It may not be easy but I've seen very tricky issues resolved using the methods I advocate...
Mediation and separating and separated couples
I am recognised as an accredited family mediator with the Family Mediation Council. I am accredited for all issues mediation, which means I can help you with facilitating arrangements for the children and finances.
Anyone involved in family proceedings is aware that the use of mediation provides a very real and often successful alternative to going to court to resolve their dispute. It is seen as a really cost effective way to sort things out for separating families.
What is mediation?
It’s a process to help resolve financial and children arrangements.
I give lots of legal information to help you make decisions. This will fall short of legal advice for which I always recommend that you get.
I meet with you each individually, in the first instance, so we can get to know each other and see if we all feel mediation is appropriate. This meeting is agreed to be confidential.
You and your partner will then meet with me and outline the issues you need to resolve. If you have children then I will focus on them first and check to see how arrangements are working out. We might also talk about how to provide your financial information, fix the date or dates of future meetings and/or raise anything which is of immediate concern to either or both of you.
Further meetings will be scheduled at which we may need to consider options for the children. You may also exchange financial information and consider options to sort things out. I may suggest other help, such as financial advice or support for your children. Between meetings you may wish to meet with your lawyer for advice.
Once you have proposals you both find acceptable l will prepare a summary of these together with a summary of the financial information which will be sent to each of you to discuss with your lawyers. After you have both received legal advice those lawyers will convert the summary into a legally binding document and carry out any necessary implementation.

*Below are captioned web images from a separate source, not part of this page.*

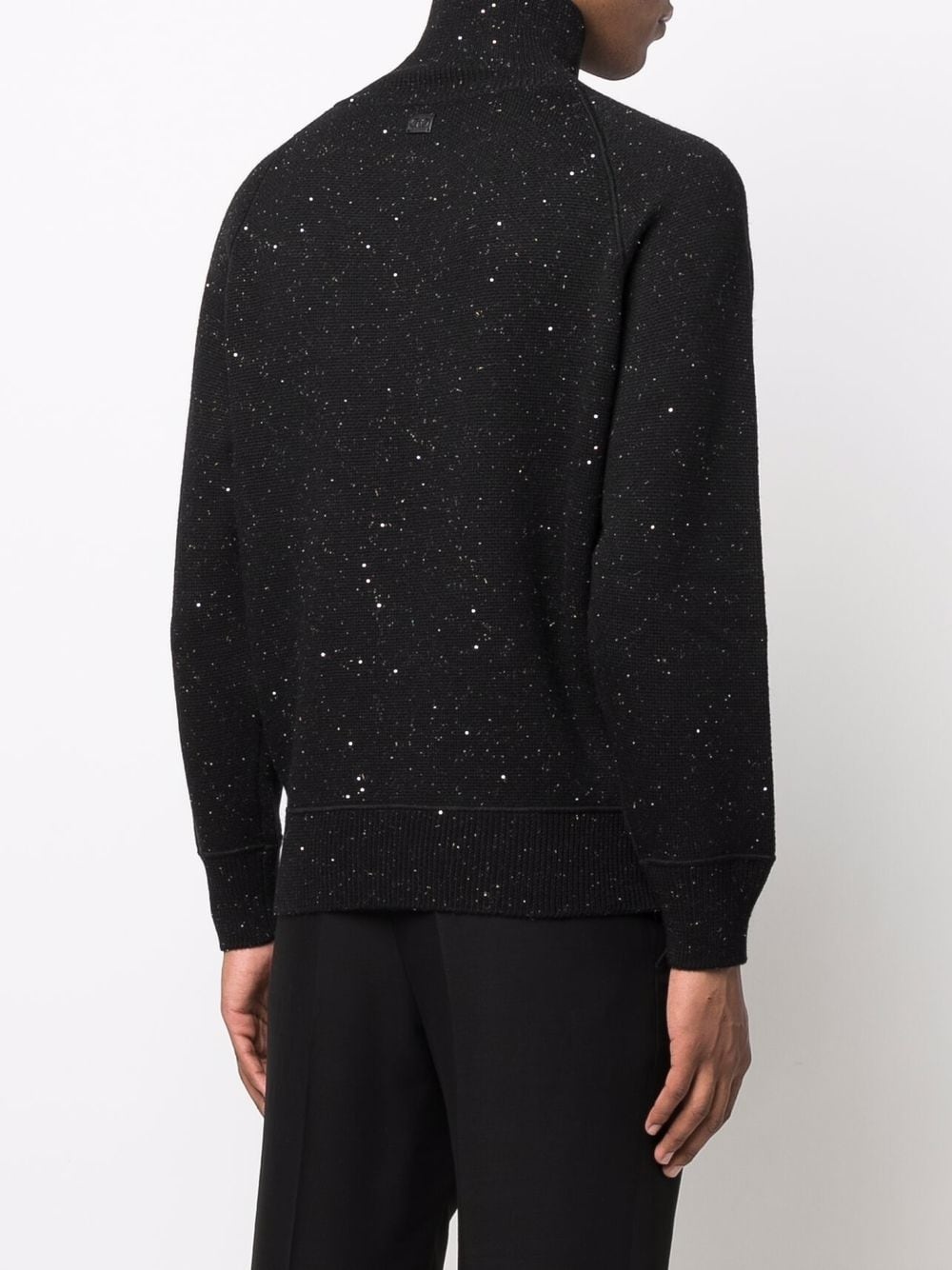 speckle-knit roll neck jumper - 4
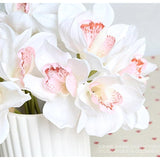 12 Pcs High Quaulity Latex Real Touch Cymbidium Orchid Artificial Flower Bouquet For Wedding Holiday Bridal Bouquet Home Party Decor Bridesmaid (White)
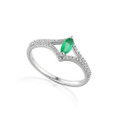 9ct White Gold Emerald 0.26ct & Diamond 0.20ct Ring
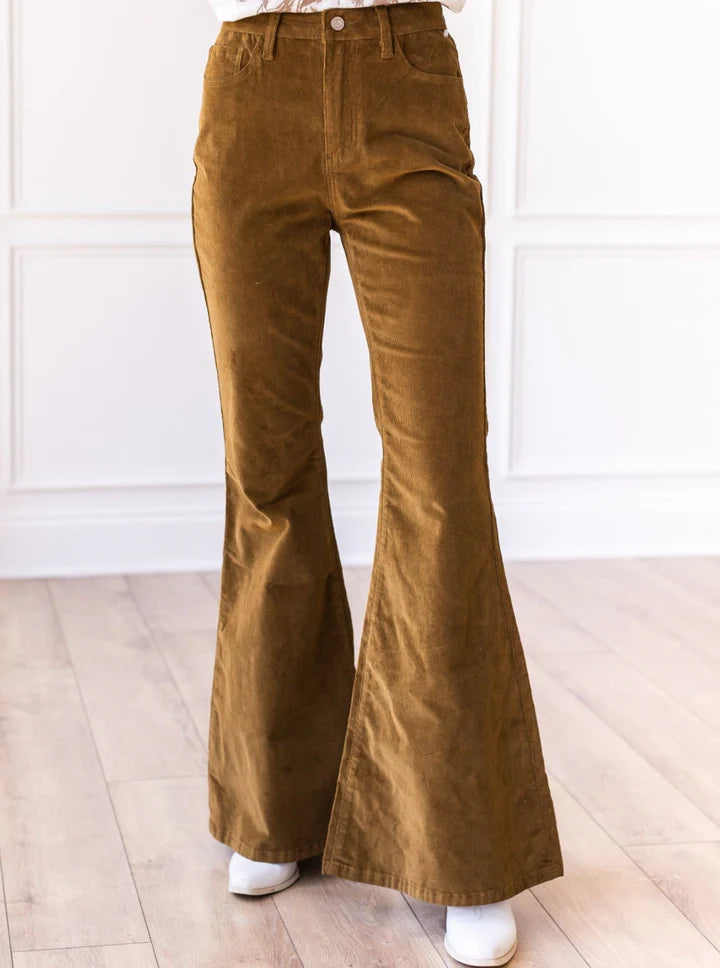 Southern Grace Olive Corduroy Flare Pants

The Pre-action Protocol requires parties who intend to issue family proceedings to attend a meeting to learn about family mediation and other Dispute Resolution processes, unless certain exemptions apply. This is known as a MIAM's meeting (Mediation, Information and Assessment Meeting). Often when couples hear about mediation they use it as a mechanism to bring about agreement rather than court. In the alternative, I can complete the relevant court forms noting that you have attended a MIAM's meeting with me or that I have assessed mediation as not being appropriate.